El autobús avanzó dando tumbos. Harry se ladeó y apoyó una pierna en el asiento. Notó que tenía la mandíbula adelantada y el labio inferior trémulo, pero intentó contenerse. ¿Qué tenía? Si le faltaba el trabajo, ¿qué le quedaba? Sus pensamientos alimentaron el temblor de sus ojos, las sienes golpeadas por el sol que entraba por el enorme cristal del autobús, un aluvión refractado de blanco sobre blanco, una avalancha de vacío absoluto. El calor sólo se veía mitigado por la sombra que proyectaba la oronda anciana que iba sentada delante. Buscó cobijo en su sombra.
Harry se limpió los acuosos ojos con el dorso de la mano. Tras limpiarse la humedecida mano en el cuerpo, la metió en el bolsillo de la gabardina. Allí encontró su pañuelo azul de cachemir y algo más. Tanteó con torpeza un tubito de plástico naranja cuyo contenido tableteó dentro. Harry paró de moverse un momento y apoyó la pesada cabeza en el asiento de delante. Luego agarró el tubo de plástico y sacó la mano de la gabardina.
Miró el tubo, que sostenía en el regazo. Era de un naranja translúcido, las pequeñas píldoras amontonadas bajo el plástico, la enorme tapa blanca similar a una gorra de marinero. ¿Cuántas habría? ¿Qué pasaría si se las tomaba todas?

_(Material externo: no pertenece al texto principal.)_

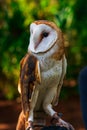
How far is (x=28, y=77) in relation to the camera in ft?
7.50

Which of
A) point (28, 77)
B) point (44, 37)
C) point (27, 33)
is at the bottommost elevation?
point (27, 33)

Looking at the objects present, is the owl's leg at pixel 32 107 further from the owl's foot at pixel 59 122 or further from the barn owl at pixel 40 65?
the owl's foot at pixel 59 122

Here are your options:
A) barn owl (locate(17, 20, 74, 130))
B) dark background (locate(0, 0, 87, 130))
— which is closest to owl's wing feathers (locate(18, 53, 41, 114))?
barn owl (locate(17, 20, 74, 130))

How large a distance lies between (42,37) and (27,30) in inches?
141

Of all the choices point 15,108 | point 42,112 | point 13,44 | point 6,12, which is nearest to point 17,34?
point 13,44

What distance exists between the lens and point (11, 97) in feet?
24.2

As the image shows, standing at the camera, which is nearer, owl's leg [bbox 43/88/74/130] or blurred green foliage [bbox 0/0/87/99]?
owl's leg [bbox 43/88/74/130]

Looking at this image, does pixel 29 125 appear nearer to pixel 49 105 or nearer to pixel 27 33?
pixel 49 105

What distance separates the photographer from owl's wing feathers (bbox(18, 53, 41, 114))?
2.26 metres

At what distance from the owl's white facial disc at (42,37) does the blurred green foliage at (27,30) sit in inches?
129

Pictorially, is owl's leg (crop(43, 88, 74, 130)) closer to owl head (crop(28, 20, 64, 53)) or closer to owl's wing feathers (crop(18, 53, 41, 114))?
owl's wing feathers (crop(18, 53, 41, 114))

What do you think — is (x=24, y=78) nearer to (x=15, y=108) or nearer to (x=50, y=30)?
(x=50, y=30)

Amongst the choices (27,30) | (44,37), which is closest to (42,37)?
(44,37)

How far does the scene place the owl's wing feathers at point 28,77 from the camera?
7.43 feet
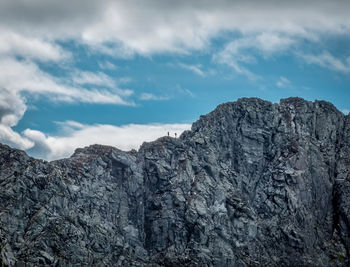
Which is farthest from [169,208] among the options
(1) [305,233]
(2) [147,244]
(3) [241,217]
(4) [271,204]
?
(1) [305,233]

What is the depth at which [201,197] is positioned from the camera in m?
156

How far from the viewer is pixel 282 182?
6457 inches

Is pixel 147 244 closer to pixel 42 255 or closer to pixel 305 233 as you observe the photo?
pixel 42 255

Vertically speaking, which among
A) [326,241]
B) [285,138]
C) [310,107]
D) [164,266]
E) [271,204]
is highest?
[310,107]

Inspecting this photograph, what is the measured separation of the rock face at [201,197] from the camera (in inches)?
5482

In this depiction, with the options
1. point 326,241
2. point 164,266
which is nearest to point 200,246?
point 164,266

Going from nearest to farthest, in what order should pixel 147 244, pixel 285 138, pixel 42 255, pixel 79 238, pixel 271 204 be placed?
pixel 42 255 → pixel 79 238 → pixel 147 244 → pixel 271 204 → pixel 285 138

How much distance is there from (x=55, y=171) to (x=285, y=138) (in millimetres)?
80885

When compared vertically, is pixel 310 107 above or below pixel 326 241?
above

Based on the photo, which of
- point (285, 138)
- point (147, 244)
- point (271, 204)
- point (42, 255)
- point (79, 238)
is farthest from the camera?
point (285, 138)

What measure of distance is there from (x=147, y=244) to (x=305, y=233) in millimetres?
50706

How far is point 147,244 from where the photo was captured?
15088cm

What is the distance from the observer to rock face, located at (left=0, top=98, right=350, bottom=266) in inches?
5482

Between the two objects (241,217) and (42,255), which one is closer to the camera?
(42,255)
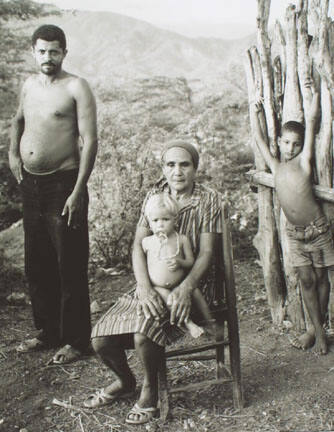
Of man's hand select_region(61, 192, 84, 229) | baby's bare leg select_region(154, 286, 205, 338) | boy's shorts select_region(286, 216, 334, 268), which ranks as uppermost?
man's hand select_region(61, 192, 84, 229)

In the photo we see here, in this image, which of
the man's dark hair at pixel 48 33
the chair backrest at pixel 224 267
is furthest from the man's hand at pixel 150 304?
the man's dark hair at pixel 48 33

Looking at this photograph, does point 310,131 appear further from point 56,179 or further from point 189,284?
point 56,179

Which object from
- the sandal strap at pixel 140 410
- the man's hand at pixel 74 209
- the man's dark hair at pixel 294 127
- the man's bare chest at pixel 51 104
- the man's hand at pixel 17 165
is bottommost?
the sandal strap at pixel 140 410

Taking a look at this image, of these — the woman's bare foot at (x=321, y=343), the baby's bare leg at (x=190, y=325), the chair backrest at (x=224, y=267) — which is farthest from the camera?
the woman's bare foot at (x=321, y=343)

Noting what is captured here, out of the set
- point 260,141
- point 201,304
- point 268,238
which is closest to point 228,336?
point 201,304

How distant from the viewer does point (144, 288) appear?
9.48 feet

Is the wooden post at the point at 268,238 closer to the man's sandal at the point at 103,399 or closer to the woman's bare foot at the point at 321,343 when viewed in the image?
the woman's bare foot at the point at 321,343

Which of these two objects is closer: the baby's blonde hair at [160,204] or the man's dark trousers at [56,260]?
the baby's blonde hair at [160,204]

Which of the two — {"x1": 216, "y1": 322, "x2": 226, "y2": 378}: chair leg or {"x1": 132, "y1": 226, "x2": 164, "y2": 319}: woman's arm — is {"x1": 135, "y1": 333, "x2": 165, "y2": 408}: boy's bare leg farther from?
{"x1": 216, "y1": 322, "x2": 226, "y2": 378}: chair leg

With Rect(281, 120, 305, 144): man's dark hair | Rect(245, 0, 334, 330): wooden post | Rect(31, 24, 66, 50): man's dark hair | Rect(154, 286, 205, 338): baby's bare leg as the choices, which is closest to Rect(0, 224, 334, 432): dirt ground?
Rect(245, 0, 334, 330): wooden post

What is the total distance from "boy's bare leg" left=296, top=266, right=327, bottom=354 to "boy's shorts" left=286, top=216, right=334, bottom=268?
0.23ft

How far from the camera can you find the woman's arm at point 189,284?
2.77 meters

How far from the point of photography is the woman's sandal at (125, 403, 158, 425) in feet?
9.58

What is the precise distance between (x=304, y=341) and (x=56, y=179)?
2.13 m
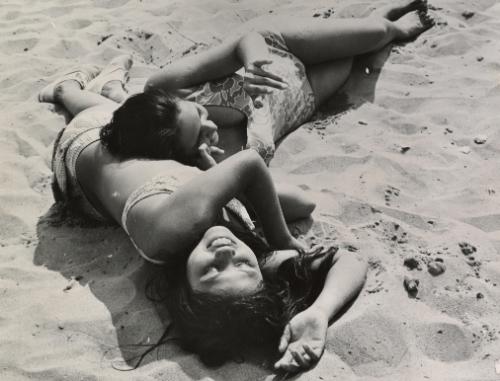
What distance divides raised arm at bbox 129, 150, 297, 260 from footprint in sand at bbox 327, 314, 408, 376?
Answer: 2.10 feet

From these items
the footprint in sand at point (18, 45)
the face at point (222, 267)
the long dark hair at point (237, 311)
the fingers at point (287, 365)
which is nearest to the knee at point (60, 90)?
the footprint in sand at point (18, 45)

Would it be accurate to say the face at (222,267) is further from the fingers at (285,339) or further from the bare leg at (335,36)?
the bare leg at (335,36)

Apretó la tapa y la hizo girar. Le dejó una huella rosada en la palma. Vació el contenido del pequeño bote en la mano. El montoncito de felices grageas ovaladas, con una mitad verde y la otra amarilla, parecía sonreírle. Hundió el dedo en él y las removió con una uña sucia.
El autobús se detuvo y la anciana dejó el asiento delantero.
Sin ella la luz irrumpía con toda crueldad y lo bañaba en su inoportuna luminosidad. Harry entrecerró los ojos y volvió a mirar las píldoras. Respiró honda y lentamente. Agarró una con dos dedos, la sostuvo en alto un instante, se la metió en la boca y la tragó. Después clavó la vista en las pastillas, apenas le pesaban en la mano, allí estaban ofreciéndole ingravidez, un bello vacío nublado. Acto seguido las devolvió al tubo —algunas se le quedaron pegadas en la mano— antes de apretar bien la brillante tapa blanca y meterse el tubo en el bolsillo. Se sentó más recto y abrió los ojos para ver pasar el mundo por la ventana que tenía ante sí. El brillo cegador lo atravesó, pero no se cambió al asiento de delante. Tal vez la segunda fila estuviera bien por el momento.
Cuando llegó a su parada, Harry descendió, primero de su ensimismamiento y luego del autobús. Su calle parecía limpia y espejeaba cuando echó a andar para salvar la escasa distancia que lo separaba de su casa. Pasó por delante del restaurante italiano, el café, el pub The Coach & Horses, el puesto de flores, la lavandería…
Entonces se detuvo un instante. Echó atrás los hombros y sacó pecho ligeramente. Dio media vuelta, caminó unos pasos y se aclaró la garganta.
—Esto… disculpe, señorita. ¿Me da… esto… me da un clavel blanco, por favor?
—Naturalmente, señor. —La joven le sonrió—. Aquí tiene.
—Gracias. —Harry cogió la flor con el pulgar y el índice, y se llevó la mano al bolsillo trasero del pantalón.
—No hace falta —dijo la vivaracha joven.
—Gracias. —Harry esbozó una media sonrisa cuando se encaminó a su casa, envuelto en la cruda luz, a ver a su preciosa mujer.